There are more than 100 universities in England. Institutions range from the world-renowned University of Oxford and historic University of Cambridge to cutting-edge and modern universities such as the London School of Economics and the University of Manchester. These universities provide options for every preference and academic interest.

 

Scotland

Higher Education in Scotland is typically 4 years in length for undergraduate degrees, with some exceptions such as medical degrees and those undertaking a foreign exchange year.

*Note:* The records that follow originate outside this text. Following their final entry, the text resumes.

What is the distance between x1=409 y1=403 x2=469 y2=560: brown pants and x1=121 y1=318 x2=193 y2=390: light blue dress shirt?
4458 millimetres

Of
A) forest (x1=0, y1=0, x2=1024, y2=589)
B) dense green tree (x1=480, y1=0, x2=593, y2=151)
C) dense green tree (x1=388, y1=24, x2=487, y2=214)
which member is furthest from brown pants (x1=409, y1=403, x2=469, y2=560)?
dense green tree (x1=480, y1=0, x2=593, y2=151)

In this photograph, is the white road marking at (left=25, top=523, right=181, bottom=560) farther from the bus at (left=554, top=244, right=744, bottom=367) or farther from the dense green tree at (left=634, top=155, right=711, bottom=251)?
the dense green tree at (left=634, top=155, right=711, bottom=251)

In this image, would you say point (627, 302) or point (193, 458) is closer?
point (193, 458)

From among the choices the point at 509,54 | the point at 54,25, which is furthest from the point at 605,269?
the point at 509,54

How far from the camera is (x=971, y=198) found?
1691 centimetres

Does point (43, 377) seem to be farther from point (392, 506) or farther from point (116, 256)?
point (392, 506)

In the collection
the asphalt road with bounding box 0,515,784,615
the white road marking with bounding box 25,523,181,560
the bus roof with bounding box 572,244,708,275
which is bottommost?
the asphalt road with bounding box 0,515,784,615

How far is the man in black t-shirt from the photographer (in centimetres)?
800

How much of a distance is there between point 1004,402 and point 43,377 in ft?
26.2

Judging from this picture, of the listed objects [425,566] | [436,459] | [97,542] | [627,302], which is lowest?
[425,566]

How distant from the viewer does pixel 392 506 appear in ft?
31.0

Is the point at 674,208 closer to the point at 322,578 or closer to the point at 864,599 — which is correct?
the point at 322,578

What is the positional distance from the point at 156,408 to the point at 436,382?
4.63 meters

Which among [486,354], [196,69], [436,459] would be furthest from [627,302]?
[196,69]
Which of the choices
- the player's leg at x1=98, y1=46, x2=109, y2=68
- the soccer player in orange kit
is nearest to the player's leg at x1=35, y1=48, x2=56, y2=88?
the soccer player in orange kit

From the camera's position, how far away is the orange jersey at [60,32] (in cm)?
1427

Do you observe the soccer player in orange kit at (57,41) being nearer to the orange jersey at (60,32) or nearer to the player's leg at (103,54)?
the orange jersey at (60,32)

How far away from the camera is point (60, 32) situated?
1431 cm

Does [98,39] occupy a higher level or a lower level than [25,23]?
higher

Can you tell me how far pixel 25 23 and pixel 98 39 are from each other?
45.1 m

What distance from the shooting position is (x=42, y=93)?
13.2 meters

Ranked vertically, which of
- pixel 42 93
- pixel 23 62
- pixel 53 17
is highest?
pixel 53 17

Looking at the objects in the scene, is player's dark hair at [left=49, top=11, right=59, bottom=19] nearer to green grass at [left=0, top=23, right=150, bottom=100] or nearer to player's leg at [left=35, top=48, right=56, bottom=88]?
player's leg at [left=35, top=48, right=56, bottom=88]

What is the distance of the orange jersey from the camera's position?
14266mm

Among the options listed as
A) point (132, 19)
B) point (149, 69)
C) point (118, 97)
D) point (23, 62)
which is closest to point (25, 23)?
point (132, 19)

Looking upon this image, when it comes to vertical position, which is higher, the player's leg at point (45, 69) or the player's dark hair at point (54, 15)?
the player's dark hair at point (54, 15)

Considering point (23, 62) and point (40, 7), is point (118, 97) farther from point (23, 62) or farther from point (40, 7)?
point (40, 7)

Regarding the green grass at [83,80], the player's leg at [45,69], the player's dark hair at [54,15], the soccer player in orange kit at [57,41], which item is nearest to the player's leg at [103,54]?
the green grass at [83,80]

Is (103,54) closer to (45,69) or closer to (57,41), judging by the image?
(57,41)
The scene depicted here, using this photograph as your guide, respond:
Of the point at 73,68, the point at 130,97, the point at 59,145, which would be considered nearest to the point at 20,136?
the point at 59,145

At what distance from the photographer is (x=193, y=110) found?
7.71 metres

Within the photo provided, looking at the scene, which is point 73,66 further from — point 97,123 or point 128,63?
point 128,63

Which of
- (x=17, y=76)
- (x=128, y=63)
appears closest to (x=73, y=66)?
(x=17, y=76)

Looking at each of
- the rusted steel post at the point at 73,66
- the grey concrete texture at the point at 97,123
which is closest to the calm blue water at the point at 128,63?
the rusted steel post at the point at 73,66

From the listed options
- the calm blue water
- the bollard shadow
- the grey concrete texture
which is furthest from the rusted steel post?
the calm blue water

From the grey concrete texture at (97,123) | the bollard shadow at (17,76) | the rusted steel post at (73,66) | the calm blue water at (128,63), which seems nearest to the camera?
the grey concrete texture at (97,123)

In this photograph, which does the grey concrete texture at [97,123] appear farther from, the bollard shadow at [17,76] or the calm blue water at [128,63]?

Postgraduate courses include taught and research Master’s degrees, doctoral-level PhD programmes, and postgraduate diplomas and certificates.

The devolved Scottish Government funds the majority of first degrees for ordinarily resident Scottish students. The government additionally provides maintenance grants. There are 19 Higher Education institutions in Scotland, ranging from the four ancient universities – University of St Andrews (1413), University of Glasgow (1451), University of Aberdeen (1495), and University of Edinburgh (1583) – to modern institutions such as Glasgow Caledonian University and Edinburgh Napier University.

 

Wales

Higher Education in Wales is typically 3 years in length for undergraduate degrees, with some exceptions such as medical degrees and those undertaking a foreign exchange year. Postgraduate courses include taught and research Master’s degrees, doctoral-level PhD programmes, and postgraduate diplomas and certificates. There is a special emphasis on the Welsh language within the Welsh Higher Education system.

There are 8 publicly-funded Higher Education institutions in Wales, such as Cardiff University and Bangor University.

Welsh universities are broadly fee-paying with a cap of £9,000 in annual tuition fees. The Welsh Government provides a combination of loans and grants to students.

 

Northern Ireland

Higher Education in Northern Ireland is typically 3 or 4 years in length for undergraduate degrees, with some exceptions such as medical degrees and Sandwich (combination) degrees.

Postgraduate courses include taught and research Master’s degrees, doctoral-level PhD programmes, and postgraduate diplomas and certificates.

Residents of Northern Ireland and the Republic of Ireland pay a maximum of £4,530 in Northern Irish Higher Education institutions, but these fees are dependent upon residency status at the time of matriculation.

There are 3 universities and 2 university colleges in Northern Ireland, including the high-ranked Queen’s University Belfast.

 

UK Education System FAQs

How does the education system work in the UK?

The education system in the UK is split between five different stages – Early Years Education, Primary Education, Secondary Education, Further Education, and Higher Education. You can choose between sending your child to a State school (either comprehensive or grammar), a Public school (either boarding or non-boarding), or home education. Your child must be educated until at least the age of 16 under UK law.

Is the UK education system good?

The UK has an excellent system of publicly funded and fee-paying schools, colleges, and universities. It has a literacy rate of 99% and there are good options for schools in many cities, towns, and rural areas. While education quality will vary drastically throughout the UK, the British education system is one of the best in Europe and the world.

Is education free in the UK?

State schools in the UK are free at the point of use for students and families. While there may be occasional fees such as school trips or uniforms, state-funded education in the UK is free. Conversely, Public schools in the UK are generally fee-paying unless your child is eligible for a scholarship or bursary due to financial need or exceptional talents.

 

Legal disclaimer

The matters contained in this article are intended to be for general information purposes only. This article does not constitute legal advice, nor is it a complete or authoritative statement of the law, and should not be treated as such. Whilst every effort is made to ensure that the information is correct, no warranty, express or implied, is given as to its accuracy and no liability is accepted for any error or omission. Before acting on any of the information contained herein, expert legal advice should be sought.